**Problem to solve**: Rewrite everything from the line containing "Among point (389, 275)" down to the end of the listing, putting "tree foliage" in place of "acacia foliage" and leaving all else unchanged.

**Dataset entries**:
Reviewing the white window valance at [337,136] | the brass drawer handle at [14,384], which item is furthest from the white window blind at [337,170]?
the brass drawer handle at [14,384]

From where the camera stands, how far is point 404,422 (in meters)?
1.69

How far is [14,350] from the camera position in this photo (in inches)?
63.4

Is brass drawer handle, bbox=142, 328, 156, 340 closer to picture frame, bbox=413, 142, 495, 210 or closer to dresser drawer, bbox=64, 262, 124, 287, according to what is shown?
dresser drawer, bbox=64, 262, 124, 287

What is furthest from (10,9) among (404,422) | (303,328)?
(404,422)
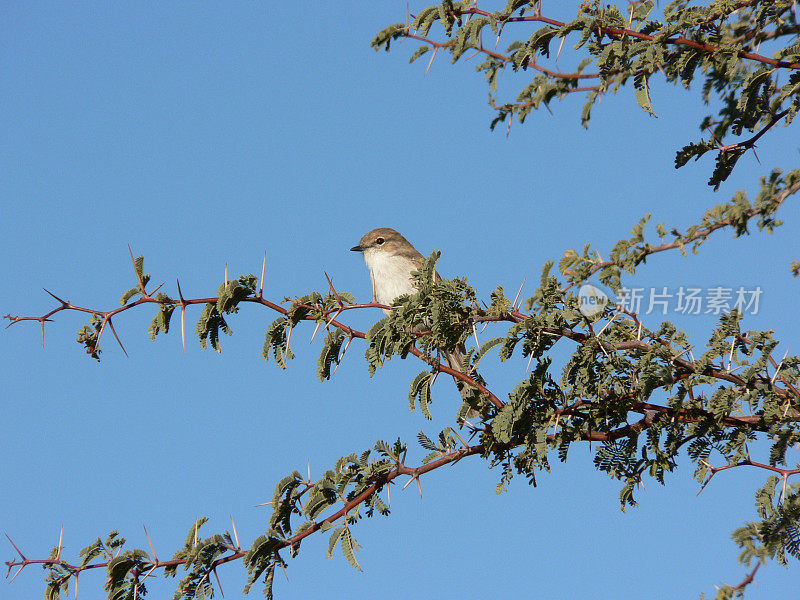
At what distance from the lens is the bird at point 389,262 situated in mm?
9008

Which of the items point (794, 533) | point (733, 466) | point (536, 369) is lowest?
point (794, 533)

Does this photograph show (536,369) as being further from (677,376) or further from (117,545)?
(117,545)

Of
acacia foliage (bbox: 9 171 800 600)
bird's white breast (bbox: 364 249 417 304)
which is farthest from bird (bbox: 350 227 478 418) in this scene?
acacia foliage (bbox: 9 171 800 600)

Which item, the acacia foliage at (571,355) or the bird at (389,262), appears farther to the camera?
the bird at (389,262)

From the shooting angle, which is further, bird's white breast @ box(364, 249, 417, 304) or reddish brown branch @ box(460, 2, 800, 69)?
bird's white breast @ box(364, 249, 417, 304)

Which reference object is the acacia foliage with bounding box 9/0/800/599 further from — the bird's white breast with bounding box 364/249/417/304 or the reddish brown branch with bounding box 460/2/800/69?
the bird's white breast with bounding box 364/249/417/304

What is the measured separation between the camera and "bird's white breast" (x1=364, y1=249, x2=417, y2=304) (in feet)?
29.4

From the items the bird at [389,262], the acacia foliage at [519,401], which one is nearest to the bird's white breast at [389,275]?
the bird at [389,262]

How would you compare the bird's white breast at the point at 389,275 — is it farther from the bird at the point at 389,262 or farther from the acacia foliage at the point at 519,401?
the acacia foliage at the point at 519,401

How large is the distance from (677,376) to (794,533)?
92 cm

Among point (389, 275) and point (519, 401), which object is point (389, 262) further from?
point (519, 401)

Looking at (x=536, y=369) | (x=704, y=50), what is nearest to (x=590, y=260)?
(x=536, y=369)

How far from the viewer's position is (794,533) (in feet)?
12.3

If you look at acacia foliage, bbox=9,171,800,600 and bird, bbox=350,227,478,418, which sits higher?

**Final result**:
Among point (389, 275) and point (519, 401), which object is point (389, 262) further from?
point (519, 401)

Looking at (x=536, y=369) | (x=704, y=50), what is nearest to (x=590, y=260)?
(x=536, y=369)

How far from the viewer's position is (794,533) (in feet)?
12.3

If you look at tree foliage, bbox=9,171,800,600 and bird, bbox=350,227,478,418, which sits higher?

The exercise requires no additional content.